As a two-woman team (with the help of a lot of #TeamTCC minions) we know a thing or two about working with a partner. In fact, it’s the topic we get asked about the most frequently.
- How did we know it was a good fit?
- How do we work together?
- How do we handle conflict?
While it’s difficult to put into words (sometimes you just know), there are three key foundations that we know are at play. It’s these three things that work well together to make the big picture work. If one of these pieces were out of line then we’re in serious trouble.
So if a collaboration or even an official partnership has been on your radar be sure to ask yourself these three questions first.
Are your goals inline?
We start here, because if we’re being honest every other thing can be work on and adjusted. But you can’t really change your big dreams or goals. You can’t ignore them and you can’t work towards someone else’s dream.
Now, we’re not talking about what one of you might be nervous or scared to do (like public speaking or writing a book), we’re talking big picture. We’re talking financial goals, lifestyle goals, missions and legacies.
If you own a shop and one of you wants to maintain local mom & pop status, but the other wants to be featured in Vogue and have a line in Nordstrom - there’s going to be conflict.
If one of you wants to make a million dollars before they turn 40, but the other wants to just have a little extra money to travel with - there’s going to be conflict.
There’s nothing wrong with any of these scenarios, but the important thing to realize is that each of them have completely different business strategies to make them happen.
So if you’ve got a business partnership in mind it’s time to ask this question. Get real and be honest - there’s no point in holding anything back.
This conversation was one of the most eye opening for both of us. We were sitting on the office floor talking about the dreams we had for our life and business.
They were nearly identical.
Being on the same page with our hopes & dreams made the brainstorming and action plans easier. We knew we were both working towards the same goal so the strategy behind our moves would be cohesive.

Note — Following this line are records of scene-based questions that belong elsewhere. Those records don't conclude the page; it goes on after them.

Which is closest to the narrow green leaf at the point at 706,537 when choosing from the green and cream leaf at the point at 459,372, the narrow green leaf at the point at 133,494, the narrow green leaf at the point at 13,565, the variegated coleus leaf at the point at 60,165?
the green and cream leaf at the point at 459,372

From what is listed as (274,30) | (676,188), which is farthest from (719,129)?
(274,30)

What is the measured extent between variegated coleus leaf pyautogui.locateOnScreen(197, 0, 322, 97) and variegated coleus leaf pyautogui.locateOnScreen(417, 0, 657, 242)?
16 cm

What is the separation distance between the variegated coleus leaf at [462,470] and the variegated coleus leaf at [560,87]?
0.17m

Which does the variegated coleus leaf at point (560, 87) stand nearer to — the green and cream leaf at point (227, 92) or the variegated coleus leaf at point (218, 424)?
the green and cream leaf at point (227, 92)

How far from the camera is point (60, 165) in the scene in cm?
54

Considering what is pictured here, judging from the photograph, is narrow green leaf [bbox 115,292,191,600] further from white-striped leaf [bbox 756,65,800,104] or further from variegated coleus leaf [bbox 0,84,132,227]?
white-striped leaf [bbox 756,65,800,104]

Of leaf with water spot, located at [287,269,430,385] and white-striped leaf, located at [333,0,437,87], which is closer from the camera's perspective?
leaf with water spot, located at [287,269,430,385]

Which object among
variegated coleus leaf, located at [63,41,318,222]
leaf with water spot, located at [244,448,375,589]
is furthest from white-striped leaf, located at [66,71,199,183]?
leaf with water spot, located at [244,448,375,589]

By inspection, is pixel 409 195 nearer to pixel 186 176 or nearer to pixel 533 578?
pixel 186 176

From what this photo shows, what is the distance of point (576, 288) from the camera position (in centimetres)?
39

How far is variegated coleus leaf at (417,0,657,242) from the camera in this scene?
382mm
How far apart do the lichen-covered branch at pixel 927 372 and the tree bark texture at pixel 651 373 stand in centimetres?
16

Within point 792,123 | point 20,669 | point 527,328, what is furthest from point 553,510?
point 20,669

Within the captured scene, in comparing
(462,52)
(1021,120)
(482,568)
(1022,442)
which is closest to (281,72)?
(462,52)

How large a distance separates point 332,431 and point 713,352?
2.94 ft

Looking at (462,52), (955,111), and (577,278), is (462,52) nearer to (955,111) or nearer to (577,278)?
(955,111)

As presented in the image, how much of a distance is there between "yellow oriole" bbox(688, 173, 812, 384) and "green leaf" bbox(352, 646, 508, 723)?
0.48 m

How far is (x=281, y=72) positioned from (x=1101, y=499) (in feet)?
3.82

Do you know your weaknesses?
We’re not just talking about the Meyer’s Briggs Assessment or the Color Test to see what your strengths and weaknesses are (although that’s a great place to start). We’re asking you to dig deep and know what you’re truly not great at.
Know your weaknesses and know them well.
Know them well enough that you can check them off with your fingers in a conversation with you future business partner.
If you know what you’re truly bad at it helps with a lot of things like:
- You won’t have to do those things (because you suck at it). If you’re bad at math maybe you shouldn’t be in charge of the books. If you’re bad at closing the deal maybe you shouldn’t cold call clients.
- Your business partner won’t have to point them out to you. This one is huge. There’s nothing fun about telling someone that maybe they’re not that great at something. Don’t put your business partner in this awkward and uncomfortable position, bring these things up yourself.
- Your business won’t suffer from it. You’ll be able to do the things that you truly shine with and your business will be able to move forward faster. There’s no sense in correcting a mistake that you can prevent in the first place.
Know your weaknesses, babe.
What about theirs?
This is the harmonizing secret sauce. If you know your businesses partner’s weaknesses (even the ones they don’t know about) you two will be floating on a cloud of amazing business cohesion.
This isn’t about keeping a tally of the things they suck at. This isn’t even about telling them if it isn’t major.
This is about your expectations.
This is about you knowing what you’re getting.
It’s about you picking up the slack, giving it another eye, making an adjustment. And being okay with doing it.
It’s about you knowing they’re not the best speller so you go in and edit that post. Or knowing their tone might come off harsh so going in and making that comment nicer. Or reorganizing that workspace after they go through it because they’re kind of a slob.
It’s not about nitpicking their flaws or expecting them to “just do better next time”. We’re our own boss most likely because we hated that aspect from our old jobs. There’s no reason to recreate that environment in your own business.
So before you jump into a partnership because it seems like you’ll get double the work done, truly think about these questions.
We love our partnership and wouldn’t trade it for the world. There are days when we “get” each other 200% and some days where it’s more like we’re a bickering old couple.
We know that our business has grown because of our partnership and not in spite of it. For that we’re happy.